Using "Vietnam" as the search string, find the matching lines below and copy them.

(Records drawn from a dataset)
==================================================

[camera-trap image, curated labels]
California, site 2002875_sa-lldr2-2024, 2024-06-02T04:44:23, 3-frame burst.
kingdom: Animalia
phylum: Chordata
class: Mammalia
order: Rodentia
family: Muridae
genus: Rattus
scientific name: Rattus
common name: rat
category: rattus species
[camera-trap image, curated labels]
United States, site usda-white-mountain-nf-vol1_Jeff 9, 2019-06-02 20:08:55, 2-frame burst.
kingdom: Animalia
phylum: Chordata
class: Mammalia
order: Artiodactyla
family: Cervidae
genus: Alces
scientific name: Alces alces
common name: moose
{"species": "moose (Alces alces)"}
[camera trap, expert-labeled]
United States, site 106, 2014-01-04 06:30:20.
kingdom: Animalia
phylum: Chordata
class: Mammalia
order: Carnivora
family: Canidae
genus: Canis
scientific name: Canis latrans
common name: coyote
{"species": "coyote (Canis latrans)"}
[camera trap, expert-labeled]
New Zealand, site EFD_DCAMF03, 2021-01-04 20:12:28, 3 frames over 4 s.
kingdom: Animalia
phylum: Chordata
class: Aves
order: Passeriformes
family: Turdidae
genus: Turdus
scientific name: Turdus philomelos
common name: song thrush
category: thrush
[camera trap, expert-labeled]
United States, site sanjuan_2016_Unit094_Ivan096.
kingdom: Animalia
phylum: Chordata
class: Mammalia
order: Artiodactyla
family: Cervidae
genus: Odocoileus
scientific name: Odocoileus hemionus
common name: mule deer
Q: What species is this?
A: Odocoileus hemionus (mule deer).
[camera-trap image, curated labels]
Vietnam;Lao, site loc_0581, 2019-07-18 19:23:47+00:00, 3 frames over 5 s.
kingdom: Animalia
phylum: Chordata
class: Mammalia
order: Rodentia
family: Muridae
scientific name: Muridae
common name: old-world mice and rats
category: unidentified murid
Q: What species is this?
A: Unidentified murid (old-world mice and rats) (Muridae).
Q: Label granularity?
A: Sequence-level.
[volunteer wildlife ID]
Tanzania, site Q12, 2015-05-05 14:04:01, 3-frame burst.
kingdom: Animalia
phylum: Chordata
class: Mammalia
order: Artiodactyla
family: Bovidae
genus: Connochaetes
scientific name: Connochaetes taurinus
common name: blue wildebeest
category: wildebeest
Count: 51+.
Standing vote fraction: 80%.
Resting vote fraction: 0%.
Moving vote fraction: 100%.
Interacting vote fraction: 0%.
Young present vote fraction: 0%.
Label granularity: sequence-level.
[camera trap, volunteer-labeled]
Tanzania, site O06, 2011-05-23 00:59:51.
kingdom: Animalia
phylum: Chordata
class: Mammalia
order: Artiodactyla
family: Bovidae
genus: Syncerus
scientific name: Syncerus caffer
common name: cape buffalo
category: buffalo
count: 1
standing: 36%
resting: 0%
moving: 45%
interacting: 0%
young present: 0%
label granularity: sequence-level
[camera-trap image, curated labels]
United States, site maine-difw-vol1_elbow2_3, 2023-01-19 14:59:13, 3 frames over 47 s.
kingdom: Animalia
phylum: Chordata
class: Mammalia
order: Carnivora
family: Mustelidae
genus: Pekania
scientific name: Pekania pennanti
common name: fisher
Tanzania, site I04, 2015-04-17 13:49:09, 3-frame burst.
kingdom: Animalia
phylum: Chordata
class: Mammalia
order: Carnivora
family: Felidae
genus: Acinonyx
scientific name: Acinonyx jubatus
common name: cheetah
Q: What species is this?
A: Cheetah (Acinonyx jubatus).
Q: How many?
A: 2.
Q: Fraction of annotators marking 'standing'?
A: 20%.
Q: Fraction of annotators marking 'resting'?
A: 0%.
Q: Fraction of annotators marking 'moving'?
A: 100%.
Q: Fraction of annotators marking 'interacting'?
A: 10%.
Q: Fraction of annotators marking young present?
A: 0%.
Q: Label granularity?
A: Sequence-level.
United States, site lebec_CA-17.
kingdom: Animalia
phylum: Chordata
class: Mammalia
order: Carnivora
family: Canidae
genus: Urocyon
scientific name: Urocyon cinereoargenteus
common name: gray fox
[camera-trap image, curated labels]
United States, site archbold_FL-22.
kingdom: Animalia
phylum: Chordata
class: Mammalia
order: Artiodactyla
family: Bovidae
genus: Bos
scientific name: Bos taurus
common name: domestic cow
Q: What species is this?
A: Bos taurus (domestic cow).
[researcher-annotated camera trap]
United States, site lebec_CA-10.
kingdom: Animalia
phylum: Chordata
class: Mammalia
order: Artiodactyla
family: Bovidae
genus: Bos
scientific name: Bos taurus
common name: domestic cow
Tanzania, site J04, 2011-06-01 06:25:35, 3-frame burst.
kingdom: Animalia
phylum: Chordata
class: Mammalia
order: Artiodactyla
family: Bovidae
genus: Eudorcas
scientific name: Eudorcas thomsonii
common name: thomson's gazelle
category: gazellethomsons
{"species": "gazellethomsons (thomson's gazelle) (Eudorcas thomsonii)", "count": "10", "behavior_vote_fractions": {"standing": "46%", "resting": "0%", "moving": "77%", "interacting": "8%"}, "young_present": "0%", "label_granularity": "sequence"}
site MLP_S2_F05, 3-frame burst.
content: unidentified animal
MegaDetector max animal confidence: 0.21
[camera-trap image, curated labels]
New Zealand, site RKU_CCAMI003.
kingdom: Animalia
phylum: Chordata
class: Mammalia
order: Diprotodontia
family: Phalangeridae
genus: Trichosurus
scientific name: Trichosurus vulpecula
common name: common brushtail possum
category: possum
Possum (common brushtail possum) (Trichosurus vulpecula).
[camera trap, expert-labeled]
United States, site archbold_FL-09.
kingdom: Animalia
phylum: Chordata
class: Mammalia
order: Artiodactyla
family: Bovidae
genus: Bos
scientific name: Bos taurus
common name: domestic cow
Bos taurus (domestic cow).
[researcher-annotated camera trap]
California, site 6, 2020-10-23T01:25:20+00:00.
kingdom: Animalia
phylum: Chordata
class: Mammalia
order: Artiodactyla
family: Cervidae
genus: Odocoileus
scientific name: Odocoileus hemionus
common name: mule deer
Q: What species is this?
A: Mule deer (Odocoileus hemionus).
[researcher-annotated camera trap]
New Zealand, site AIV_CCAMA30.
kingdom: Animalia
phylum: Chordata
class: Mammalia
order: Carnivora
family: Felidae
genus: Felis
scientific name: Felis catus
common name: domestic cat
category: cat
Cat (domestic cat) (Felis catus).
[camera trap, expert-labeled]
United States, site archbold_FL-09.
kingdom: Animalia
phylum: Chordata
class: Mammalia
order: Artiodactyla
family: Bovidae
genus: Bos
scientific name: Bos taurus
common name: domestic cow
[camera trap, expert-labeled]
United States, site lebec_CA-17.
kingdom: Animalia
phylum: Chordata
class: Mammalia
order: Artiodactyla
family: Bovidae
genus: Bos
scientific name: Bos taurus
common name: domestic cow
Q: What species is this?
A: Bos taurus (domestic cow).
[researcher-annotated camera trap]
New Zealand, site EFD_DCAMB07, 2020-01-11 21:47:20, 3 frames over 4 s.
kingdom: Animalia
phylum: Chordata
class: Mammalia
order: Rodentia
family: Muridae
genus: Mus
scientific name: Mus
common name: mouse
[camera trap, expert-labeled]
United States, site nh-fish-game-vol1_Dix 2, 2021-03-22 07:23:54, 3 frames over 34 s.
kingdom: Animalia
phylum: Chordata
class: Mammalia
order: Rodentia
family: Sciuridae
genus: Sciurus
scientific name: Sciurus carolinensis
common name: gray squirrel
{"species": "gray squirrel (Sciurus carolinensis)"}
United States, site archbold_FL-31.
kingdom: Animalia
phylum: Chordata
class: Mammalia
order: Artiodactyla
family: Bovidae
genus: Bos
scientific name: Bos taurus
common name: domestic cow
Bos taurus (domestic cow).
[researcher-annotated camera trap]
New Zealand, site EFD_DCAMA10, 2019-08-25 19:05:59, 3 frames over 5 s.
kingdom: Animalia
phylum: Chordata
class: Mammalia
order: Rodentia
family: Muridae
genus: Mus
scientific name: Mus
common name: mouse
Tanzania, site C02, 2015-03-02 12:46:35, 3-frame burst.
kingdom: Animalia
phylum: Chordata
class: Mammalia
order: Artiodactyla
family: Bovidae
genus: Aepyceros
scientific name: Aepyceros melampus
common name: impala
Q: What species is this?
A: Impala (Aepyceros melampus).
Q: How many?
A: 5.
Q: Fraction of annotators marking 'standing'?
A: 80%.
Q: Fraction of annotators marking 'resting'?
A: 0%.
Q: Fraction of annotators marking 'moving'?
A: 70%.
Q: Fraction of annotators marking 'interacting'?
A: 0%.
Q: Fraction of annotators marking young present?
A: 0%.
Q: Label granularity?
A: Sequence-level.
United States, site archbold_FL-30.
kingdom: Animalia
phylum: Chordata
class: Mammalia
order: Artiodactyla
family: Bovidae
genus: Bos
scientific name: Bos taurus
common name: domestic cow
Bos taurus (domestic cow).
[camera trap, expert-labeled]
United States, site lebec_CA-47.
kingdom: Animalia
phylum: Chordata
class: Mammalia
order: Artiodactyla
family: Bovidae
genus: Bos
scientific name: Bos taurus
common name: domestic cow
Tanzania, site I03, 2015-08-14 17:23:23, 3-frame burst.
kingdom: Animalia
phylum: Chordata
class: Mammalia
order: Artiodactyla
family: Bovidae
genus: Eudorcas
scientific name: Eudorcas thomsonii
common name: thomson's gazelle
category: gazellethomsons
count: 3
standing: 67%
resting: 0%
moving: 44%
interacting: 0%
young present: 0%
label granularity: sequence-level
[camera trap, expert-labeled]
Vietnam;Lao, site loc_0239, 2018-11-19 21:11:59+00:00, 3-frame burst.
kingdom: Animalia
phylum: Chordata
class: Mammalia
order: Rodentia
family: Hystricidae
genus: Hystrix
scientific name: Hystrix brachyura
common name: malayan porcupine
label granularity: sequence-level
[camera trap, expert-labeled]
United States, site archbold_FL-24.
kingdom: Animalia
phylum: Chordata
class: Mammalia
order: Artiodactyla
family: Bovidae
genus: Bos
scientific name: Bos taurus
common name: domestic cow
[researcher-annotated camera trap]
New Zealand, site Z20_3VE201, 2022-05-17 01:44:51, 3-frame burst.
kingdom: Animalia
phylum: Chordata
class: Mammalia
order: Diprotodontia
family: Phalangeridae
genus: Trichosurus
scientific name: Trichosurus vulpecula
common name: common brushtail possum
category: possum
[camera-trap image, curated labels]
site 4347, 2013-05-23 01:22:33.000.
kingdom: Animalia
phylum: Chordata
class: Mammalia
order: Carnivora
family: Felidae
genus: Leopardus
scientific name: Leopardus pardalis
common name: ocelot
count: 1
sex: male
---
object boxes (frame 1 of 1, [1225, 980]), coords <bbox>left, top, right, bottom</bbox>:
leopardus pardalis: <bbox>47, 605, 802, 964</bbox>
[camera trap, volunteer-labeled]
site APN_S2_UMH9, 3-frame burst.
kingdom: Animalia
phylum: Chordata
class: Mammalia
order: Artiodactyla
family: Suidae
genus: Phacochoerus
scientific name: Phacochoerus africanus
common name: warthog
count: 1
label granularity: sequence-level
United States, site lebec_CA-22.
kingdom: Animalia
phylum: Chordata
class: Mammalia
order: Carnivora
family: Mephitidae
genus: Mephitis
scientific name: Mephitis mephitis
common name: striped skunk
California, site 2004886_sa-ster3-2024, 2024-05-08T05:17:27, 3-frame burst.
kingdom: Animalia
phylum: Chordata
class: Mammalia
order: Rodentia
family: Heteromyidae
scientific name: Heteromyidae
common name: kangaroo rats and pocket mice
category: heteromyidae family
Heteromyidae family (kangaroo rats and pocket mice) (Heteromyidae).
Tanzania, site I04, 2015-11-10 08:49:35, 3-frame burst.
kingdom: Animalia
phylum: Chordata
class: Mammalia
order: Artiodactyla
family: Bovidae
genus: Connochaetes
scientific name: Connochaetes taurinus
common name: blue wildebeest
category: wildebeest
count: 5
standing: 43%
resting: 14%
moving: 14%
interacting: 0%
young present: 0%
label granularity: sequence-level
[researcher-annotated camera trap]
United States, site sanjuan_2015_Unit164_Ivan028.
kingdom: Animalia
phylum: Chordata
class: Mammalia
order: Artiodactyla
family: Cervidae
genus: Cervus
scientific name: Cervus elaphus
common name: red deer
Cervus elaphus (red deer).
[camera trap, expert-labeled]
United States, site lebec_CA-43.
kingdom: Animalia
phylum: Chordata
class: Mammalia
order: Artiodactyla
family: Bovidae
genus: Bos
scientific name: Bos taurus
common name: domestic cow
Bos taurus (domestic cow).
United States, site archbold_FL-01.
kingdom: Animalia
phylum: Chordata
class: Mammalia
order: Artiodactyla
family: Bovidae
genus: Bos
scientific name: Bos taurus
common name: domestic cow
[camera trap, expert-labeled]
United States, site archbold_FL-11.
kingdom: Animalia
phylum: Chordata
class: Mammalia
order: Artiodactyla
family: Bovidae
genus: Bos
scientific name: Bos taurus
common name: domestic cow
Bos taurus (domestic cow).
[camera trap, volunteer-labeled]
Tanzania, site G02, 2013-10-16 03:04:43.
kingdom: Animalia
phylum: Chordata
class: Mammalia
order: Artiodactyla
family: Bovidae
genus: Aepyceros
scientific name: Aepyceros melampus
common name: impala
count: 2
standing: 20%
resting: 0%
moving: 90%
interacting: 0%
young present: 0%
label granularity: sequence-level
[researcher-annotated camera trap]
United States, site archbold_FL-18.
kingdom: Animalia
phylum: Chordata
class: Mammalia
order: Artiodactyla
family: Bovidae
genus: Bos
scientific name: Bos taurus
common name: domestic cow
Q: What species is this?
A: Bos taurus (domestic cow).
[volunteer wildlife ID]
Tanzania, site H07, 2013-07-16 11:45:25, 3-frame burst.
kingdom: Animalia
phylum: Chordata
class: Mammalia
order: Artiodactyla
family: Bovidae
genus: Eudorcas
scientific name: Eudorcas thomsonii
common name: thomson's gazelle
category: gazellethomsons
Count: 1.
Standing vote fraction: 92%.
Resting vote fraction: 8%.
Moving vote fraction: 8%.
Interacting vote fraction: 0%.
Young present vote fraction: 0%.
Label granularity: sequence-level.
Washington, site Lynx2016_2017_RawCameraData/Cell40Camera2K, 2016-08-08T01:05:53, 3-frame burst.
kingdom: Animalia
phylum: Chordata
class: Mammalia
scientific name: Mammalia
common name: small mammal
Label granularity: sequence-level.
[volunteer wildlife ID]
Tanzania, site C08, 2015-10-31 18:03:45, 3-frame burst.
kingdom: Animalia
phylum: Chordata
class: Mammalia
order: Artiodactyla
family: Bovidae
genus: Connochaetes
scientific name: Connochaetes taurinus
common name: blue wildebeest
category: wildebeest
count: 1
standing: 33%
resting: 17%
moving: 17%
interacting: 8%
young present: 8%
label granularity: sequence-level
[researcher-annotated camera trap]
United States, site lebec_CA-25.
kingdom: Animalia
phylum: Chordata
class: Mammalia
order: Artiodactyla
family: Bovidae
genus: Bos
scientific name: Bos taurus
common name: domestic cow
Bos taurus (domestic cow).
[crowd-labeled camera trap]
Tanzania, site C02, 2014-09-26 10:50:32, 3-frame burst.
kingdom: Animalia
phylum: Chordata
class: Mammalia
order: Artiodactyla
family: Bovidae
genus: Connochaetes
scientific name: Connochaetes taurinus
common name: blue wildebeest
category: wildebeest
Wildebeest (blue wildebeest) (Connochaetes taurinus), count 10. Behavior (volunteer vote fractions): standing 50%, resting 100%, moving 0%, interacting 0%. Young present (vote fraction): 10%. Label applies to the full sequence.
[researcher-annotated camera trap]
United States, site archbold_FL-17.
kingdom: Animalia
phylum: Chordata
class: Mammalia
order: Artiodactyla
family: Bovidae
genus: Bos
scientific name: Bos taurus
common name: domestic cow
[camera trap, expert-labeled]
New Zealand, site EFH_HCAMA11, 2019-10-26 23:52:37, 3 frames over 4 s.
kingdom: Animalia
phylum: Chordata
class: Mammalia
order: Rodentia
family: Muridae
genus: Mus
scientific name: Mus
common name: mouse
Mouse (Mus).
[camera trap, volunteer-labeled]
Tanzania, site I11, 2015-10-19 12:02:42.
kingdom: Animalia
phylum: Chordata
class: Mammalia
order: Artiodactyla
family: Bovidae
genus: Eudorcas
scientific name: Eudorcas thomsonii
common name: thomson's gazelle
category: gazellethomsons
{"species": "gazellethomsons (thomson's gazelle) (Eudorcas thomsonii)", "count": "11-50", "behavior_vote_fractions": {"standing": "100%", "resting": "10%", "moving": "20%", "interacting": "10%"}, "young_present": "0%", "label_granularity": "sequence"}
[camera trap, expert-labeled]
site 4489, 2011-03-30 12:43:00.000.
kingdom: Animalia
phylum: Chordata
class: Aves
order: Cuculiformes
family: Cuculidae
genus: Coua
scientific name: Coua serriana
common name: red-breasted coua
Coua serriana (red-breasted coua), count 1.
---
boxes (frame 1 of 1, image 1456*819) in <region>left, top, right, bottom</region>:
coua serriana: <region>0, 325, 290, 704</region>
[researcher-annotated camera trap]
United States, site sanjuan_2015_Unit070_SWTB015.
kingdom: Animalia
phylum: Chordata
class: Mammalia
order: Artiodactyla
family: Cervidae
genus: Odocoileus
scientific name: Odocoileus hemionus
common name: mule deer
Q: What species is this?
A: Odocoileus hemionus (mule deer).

==================================================

Task solution =
Vietnam;Lao, site loc_0581, 2019-07-18 19:23:47+00:00, 3 frames over 5 s.
Vietnam;Lao, site loc_0239, 2018-11-19 21:11:59+00:00, 3-frame burst.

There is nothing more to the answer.